You are going to work for a new company as a software developer, and Human Resources (HR) has notified you that you must sign a document guaranteeing that you will maintain confidentiality about the company's products and programming code in perpetuity. Which of the following documents contains this agreement? A. SLA B. AUP C. NDA D. MOU E. BYOD
C. A Non-Disclosure agreement (NDA) specifies what company information employees are permitted to discuss outside the company. A Service Level Agreement (SLA) is a contract between a provider and a subscriber that specifies the percentage of time that the contracted services are available. Acceptable Use Policies (AUPs) specify whether and how employees can utilize company-owned hardware and software resources. A Memorandum of Understanding (MOU) is a document outlining an agreement between two parties that precedes the signing of a contract. A Bring Your Own Device (BYOD) policy specifies the personal electronics that employees are permitted to use on the company network and documents the procedures for connecting and securing them.
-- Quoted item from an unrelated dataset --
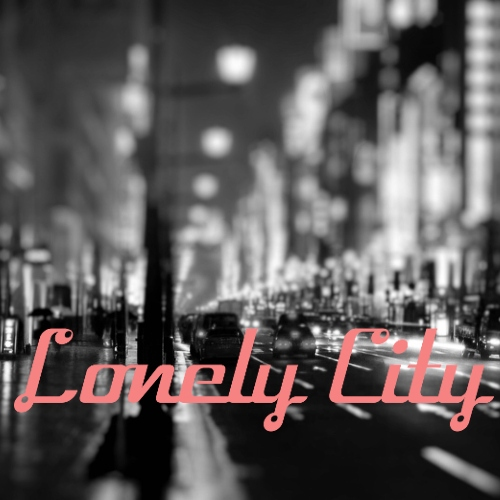 Lonely City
Account lockout policies are designed to protect against which of the following types of attacks? A. Social engineering B. Spoofing C. Brute force D. Man in the middle
C. A brute-force password attack is one in which the perpetrator tries as many passwords as possible in an effort to guess or deduce the right one. Account lockout policies are intended to prevent this type of attack by limiting the number of incorrect password attempts.
Your company has been acquired by another firm and, as IT director, you will have to comply with the new firm's safety policies in your datacenter and other IT workspaces. One of the new requirements states that there must be a fail closed policy for the datacenter. Which of the following best describes what this policy dictates should occur in the event of an emergency? A. All computers that are logged on should automatically log off. B. All computers that are running should automatically shut down. C. All doors that are normally open should lock themselves. D. All doors that are normally locked should open themselves.
C. A fail closed policy for the datacenter specifies that any open doors should lock themselves in the event of an emergency. To support this policy, the datacenter will have to have a self-contained fire suppression system, which uses devices such as fire detectors and oxygen displacing gas systems
Which of the following is not likely to be a procedural element of an IT asset disposal policy? A. Data deletion B. Recycling C. Data preservation D. Inventory
C. An IT asset disposal policy typically includes procedures to be performed on assets that have reached the end of their system life cycle and that are ready for final processing. This includes the wiping of all data, the completion of inventory records, and the possible recycling of the asset. The policy assumes that all data requiring preservation has already been preserved before the asset is submitted for disposal. Therefore, data preservation procedures are not needed at this phase.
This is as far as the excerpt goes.